The allegation, made in a letter sent to a New York state judge on Friday, is the latest legal volley over a proposed $8.5 billion settlement that would help the bank, No. 2 in the United States by assets, resolve investor claims from its 2008 purchase of subprime lender Countrywide Financial.

The letter was written by attorneys for the Federal Home Loan Banks of Boston, Indianapolis and Chicago and for Triaxx funds. They are part of a group that has objected to the proposed settlement. The letter says the trustee who negotiated the pact, the Bank of New York Mellon Corp, should investigate the group's claims.

If the settlement receives court approval, it would help Bank of America put to bed one more claim stemming from its disastrous Countrywide acquisition. If it doesn't, the bank could face an even higher legal tab.

The letter also accused Bank of America of self-dealing in connection with the loan modifications, saying it modified first mortgages, which were owned by investors, but left home equity loans owned by Bank of America intact.

"Modifying mortgages for homeowners in severe distress is critical to the ongoing economic recovery and is encouraged by government at all levels," Bank of America spokesman Lawrence Grayson said in response to the letter. "It is difficult to see how federally regulated entities like the Federal Home Loan banks would seek to attack that practice, which helps families to stay in their homes and in no way violated the contracts at issue."

In one example cited in Friday's letter, a loan was reduced to $243,703 from $639,581, resulting in a more than $400,000 loss to a 2006 trust, while Countrywide's $82,850 second lien on the property was not modified.

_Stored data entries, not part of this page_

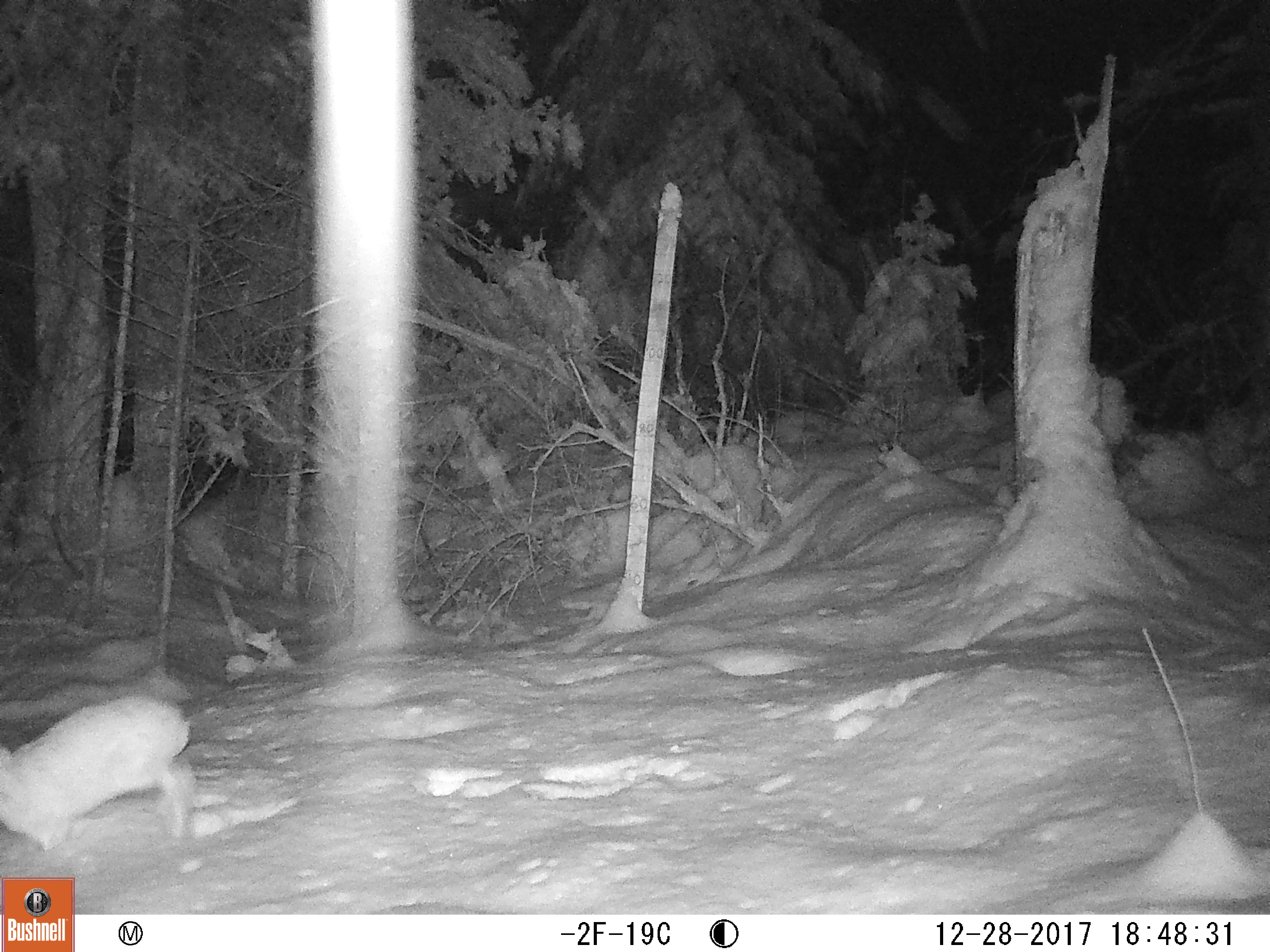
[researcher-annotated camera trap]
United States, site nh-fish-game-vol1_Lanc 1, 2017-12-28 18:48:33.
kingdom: Animalia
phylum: Chordata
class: Mammalia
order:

"A short sale or foreclosure would have been a much better strategy than loan modification," according to the letter. Recent activity suggests the property is worth between $550,000 and $650,000, it said.

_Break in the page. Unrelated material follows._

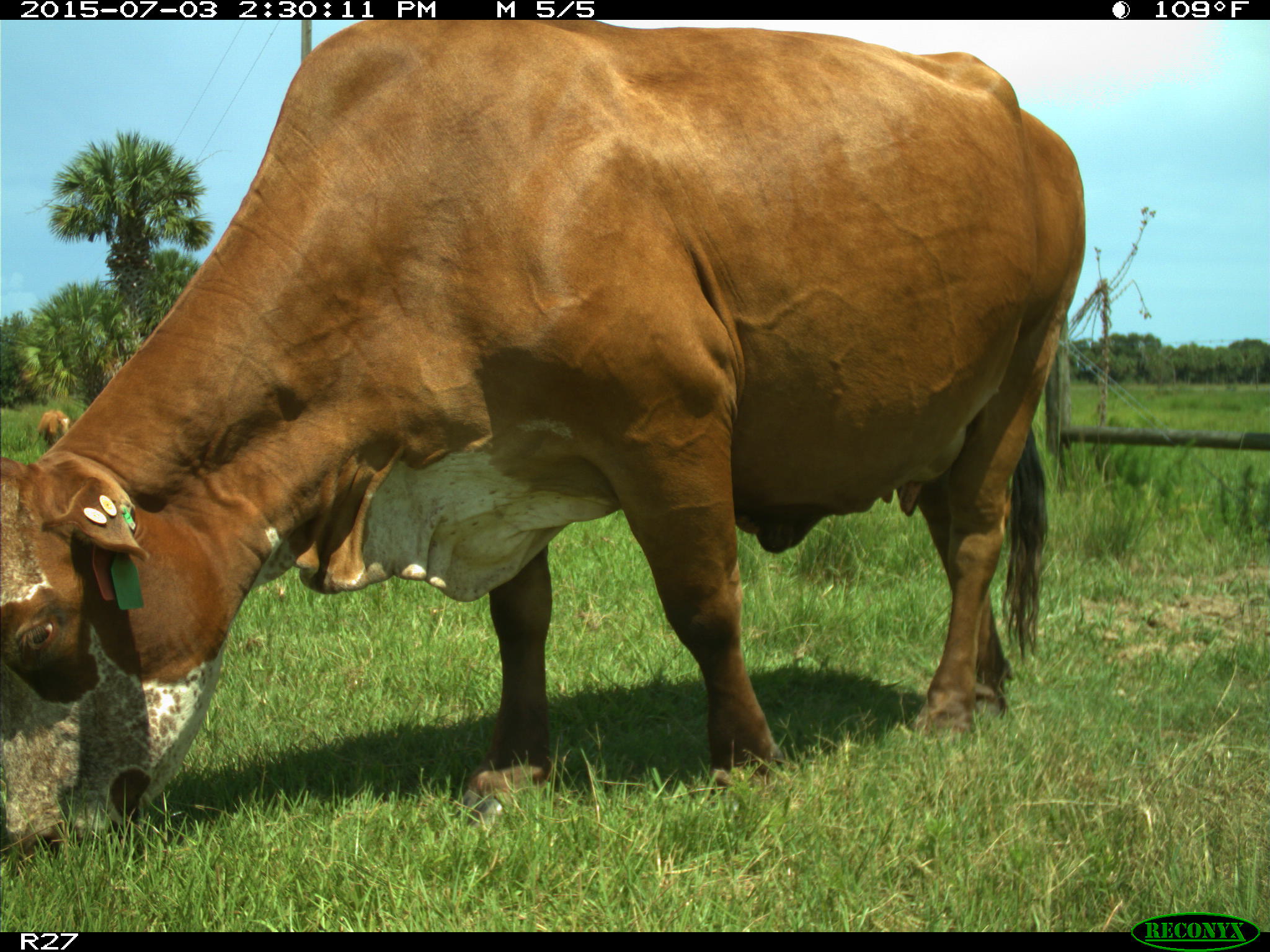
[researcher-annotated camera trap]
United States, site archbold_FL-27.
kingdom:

Grayson denied the bank engaged in self-dealing or put the bank's interests above those of investors. Grayson said the three loans cited as examples in the letter had their second lien loans modified.

Under the proposed settlement, Bank of America would pay $8.5 billion to settle claims that its Countrywide unit sold low-quality mortgage-backed securities that went bad when the housing boom collapsed.

The proposed settlement, announced in June 2011, was negotiated by Bank of New York Mellon as trustee for 530 residential mortgage-securitization trusts, with an estimated $174 billion of unpaid principal.

Twenty-two institutional investors, including BlackRock Inc, MetLife Inc and Allianz SE's Pacific Investment Management Co, reached the $8.5 billion settlement.

Kathy Patrick, of the law firm Gibbs & Bruns, who represents the 22 institutional investors, said the issues raised in the letter date back to 2009 and were considered fully at the time of the settlement. "That Triaxx seeks to resurrect this issue more than three years later says more about its litigation tactics than it does about the settlement," Patrick said.

Justice Barbara Kapnick of New York State Supreme Court in Manhattan must decide whether to approve the deal.

A hearing is scheduled in the case for Thursday.